Le débouclage de ces instruments, censés protéger contre le défaut d'un émetteur, peut se révéler épineux

Evolution des encours de CDS 2008-2013

L’organisation qui regroupe les spécialistes des produits dérivés, l’Isda (International Swaps and Derivatives Association), travaille avec ses membres à la modification de son code de conduite pour les CDS (credit default swaps), ces instruments qui donnent droit à une indemnisation en cas défaut de la dette sous-jacente. Leur utilité avait été remise en cause lors de la restructuration de la dette souveraine grecque. La nationalisation de SNS Reaal en février aux Pays-Bas a aussi donné du fil à retordre à l’Isda.

«Avec cette revue, il s’agit de revenir sur l’expérience des dix dernières années, depuis la publication des dernières définitions, et de réfléchir à ce que nous avons appris au cours de cette période et quels changements pourraient être apportés», a expliqué à Bloomberg Mark New, l’un des dirigeants de l’Isda pour l’Amérique du Nord.
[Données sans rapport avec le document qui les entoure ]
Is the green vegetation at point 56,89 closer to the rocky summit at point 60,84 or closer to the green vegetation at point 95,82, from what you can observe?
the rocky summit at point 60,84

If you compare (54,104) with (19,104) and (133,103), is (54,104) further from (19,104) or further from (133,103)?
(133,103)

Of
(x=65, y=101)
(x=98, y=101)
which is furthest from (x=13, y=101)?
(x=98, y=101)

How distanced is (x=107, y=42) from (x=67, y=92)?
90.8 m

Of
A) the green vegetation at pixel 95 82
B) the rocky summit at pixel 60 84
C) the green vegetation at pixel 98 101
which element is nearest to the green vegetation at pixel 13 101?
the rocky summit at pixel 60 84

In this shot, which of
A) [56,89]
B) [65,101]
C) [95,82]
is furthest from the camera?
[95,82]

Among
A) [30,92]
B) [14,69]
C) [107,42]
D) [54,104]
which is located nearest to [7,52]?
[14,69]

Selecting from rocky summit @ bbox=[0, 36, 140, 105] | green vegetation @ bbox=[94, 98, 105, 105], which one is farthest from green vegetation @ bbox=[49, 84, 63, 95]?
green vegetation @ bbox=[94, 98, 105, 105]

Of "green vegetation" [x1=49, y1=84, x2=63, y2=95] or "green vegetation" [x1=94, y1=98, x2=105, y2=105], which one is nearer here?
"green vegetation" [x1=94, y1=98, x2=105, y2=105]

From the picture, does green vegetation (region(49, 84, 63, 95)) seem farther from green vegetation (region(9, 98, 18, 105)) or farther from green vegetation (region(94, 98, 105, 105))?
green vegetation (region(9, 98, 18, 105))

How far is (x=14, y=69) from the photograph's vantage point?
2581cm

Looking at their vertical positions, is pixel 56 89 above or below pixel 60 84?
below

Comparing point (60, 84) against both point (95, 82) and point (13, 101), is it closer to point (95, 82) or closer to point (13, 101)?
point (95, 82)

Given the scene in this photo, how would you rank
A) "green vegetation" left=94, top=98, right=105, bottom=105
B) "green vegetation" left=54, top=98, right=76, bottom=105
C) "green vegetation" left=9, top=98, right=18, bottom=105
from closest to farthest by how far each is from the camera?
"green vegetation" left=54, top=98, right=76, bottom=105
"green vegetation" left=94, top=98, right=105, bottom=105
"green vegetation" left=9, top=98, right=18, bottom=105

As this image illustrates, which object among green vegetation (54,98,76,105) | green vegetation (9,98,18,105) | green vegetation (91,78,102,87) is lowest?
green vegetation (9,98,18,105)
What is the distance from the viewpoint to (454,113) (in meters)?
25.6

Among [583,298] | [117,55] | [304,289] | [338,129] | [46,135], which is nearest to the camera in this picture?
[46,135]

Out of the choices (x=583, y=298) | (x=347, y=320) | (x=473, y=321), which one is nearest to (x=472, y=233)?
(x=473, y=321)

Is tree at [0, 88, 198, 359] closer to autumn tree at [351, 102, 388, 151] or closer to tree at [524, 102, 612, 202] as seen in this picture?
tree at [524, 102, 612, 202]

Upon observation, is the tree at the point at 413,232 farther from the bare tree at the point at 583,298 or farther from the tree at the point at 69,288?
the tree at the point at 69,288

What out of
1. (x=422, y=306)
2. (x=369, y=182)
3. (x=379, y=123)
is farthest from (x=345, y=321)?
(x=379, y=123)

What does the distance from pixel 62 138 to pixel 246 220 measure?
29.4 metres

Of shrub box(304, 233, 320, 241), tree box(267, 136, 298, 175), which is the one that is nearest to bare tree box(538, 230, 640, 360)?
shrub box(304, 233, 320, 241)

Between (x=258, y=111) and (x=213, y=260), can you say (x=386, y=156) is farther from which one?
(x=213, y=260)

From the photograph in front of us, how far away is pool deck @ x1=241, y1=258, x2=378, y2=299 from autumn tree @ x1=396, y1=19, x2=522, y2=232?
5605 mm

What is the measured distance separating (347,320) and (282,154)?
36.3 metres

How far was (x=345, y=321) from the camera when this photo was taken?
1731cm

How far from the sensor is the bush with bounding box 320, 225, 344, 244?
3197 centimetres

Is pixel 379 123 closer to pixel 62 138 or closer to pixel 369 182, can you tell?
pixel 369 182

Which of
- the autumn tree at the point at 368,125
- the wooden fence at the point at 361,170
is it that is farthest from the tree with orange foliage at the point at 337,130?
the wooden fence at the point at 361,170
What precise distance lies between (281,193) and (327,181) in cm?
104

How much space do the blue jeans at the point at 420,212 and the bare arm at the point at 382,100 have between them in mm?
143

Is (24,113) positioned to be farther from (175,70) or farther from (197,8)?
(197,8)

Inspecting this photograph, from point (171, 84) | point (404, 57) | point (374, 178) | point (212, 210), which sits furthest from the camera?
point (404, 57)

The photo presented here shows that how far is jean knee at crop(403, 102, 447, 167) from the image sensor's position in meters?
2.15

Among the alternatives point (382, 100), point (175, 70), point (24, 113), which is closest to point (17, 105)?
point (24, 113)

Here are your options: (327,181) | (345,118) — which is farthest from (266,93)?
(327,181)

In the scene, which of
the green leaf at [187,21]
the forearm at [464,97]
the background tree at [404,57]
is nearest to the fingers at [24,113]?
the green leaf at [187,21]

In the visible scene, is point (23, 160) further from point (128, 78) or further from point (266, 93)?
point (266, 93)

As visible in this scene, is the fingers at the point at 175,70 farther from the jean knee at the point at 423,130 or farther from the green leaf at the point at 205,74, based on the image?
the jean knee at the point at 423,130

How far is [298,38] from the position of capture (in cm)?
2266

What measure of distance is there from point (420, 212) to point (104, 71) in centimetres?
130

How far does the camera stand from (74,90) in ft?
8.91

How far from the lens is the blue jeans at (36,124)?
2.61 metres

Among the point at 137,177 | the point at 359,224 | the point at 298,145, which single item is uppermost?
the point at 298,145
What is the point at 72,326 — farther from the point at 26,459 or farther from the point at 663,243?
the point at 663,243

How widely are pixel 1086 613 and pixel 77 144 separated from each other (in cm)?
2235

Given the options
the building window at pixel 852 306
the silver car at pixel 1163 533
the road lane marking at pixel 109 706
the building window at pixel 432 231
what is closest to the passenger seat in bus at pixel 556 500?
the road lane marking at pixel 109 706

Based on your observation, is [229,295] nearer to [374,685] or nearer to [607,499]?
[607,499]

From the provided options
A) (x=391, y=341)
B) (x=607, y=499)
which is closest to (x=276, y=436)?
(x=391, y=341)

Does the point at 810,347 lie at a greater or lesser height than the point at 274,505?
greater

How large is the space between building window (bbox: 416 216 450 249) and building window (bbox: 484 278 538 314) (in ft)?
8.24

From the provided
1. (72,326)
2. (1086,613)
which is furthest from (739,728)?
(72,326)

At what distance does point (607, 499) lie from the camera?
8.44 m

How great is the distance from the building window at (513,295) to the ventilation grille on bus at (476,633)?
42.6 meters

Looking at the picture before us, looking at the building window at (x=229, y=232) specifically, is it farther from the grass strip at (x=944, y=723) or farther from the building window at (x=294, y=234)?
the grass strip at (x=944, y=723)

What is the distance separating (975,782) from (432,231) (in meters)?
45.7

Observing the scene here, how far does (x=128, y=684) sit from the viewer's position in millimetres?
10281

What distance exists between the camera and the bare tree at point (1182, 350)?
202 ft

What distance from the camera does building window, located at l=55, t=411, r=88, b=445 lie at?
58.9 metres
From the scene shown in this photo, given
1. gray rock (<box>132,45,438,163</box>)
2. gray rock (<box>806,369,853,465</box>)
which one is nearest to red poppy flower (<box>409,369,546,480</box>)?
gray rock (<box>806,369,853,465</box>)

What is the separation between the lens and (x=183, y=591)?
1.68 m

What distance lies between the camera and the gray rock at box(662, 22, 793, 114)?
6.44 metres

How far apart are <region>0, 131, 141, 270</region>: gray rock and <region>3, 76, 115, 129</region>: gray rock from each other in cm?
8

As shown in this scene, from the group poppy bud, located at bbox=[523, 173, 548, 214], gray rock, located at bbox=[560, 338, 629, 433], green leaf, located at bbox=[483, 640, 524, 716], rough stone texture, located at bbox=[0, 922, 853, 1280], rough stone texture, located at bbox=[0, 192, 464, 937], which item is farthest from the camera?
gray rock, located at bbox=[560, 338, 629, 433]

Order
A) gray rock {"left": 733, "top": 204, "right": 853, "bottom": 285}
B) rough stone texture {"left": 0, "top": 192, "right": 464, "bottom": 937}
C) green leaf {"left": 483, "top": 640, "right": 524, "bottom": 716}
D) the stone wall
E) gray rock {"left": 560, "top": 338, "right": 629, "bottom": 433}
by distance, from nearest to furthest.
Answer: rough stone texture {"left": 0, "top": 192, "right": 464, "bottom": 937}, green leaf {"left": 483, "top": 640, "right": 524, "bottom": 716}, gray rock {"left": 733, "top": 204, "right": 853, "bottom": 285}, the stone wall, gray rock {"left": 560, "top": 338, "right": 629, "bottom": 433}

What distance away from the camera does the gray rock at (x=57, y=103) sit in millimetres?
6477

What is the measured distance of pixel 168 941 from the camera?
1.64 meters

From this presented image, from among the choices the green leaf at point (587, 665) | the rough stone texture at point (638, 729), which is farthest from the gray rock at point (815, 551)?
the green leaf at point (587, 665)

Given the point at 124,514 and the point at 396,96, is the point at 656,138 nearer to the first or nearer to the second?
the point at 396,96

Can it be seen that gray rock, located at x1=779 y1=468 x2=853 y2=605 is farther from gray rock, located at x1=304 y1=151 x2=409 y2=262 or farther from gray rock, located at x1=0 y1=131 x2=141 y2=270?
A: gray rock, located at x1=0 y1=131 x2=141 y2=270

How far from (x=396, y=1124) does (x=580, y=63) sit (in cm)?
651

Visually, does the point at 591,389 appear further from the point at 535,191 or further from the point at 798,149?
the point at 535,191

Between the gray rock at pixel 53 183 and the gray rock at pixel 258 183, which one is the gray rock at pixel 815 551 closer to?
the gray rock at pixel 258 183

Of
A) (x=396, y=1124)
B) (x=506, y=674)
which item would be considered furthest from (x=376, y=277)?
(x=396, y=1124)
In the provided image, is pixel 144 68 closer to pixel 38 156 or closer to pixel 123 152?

L’Isda avait déjà modifié sensiblement son fonctionnement en 2009. A ce jour, aucun calendrier de mise en œuvre de ces éventuelles réformes n’a été dévoilé et l’Isda est toujours en train de consulter ses membres, selon Bloomberg. L’association n’a pas pu donner suite aux questions de L’Agefi.

Une des pistes de changement à l’étude serait d’autoriser le débouclage des CDS dans le cadre d’un programme d’échange de dette souveraine. Au printemps 2012, l’Isda  avait été sollicitée par des intervenants de marché au sujet de la restructuration de la dette grecque. Ils avaient demandé si le rang senior dont jouissaient les banques centrales constituait un évènement de crédit, lequel aurait permis de dénouer les CDS. L’Isda avait aussi été interrogée pour savoir si le programme d’échange d’obligations grecques était un évènement de crédit.

Dans les deux cas, les quinze membres du comité de détermination de l’association, c'est-à-dire pour l’essentiel, les grandes banques actives sur le marché des dérivés (comme JPMorgan, Goldman Sachs, Barclays, Deutsche Bank ou encore BNP Paribas) ont estimé à l’unanimité qu’un évènement de crédit n’avait pas eu lieu. Cette décision était assez attendue dans la mesure où l’organisation avait insisté sur le caractère volontaire du programme d’échange de dette. Ce n’est que lorsque le gouvernement grec a décidé d’activer les clauses d’actions collectives pour forcer les créanciers privés récalcitrants à participer à l' échange que le comité a proclamé l'évènement de crédit. Cette décision a débouché sur l’organisation d’enchères et le versement de 2,5 milliards d’euros aux porteurs de CDS grecs, soit une indemnisation de 78,5%.

Selon Bloomberg, l’Isda devrait aussi se pencher sur le transfert de dérivés en cas de fusion de deux sociétés. En revanche, il ne devrait pas redéfinir les règles suite à l’expropriation de créanciers de la banque hollandaise SNS Reaal. Après avoir deux fois reporté sa décision, le comité de détermination de l’Isda  a estimé qu’il s’agissait d’un «restructuring credit event», alors que l’expropriation ne fait pas explicitement partie des définitions d’un évènement de crédit qui recouvrent la faillite, l’incapacité à payer ou la restructuration. Comme les titres de dette subordonnée ont été saisis par l'Etat néerlandais, l'organisation d'enchères à partir de ces derniers pose question pour les porteurs de CDS. Le Comité de détermination doit encore se réunir le 14 mars prochain pour avancer sur cette question.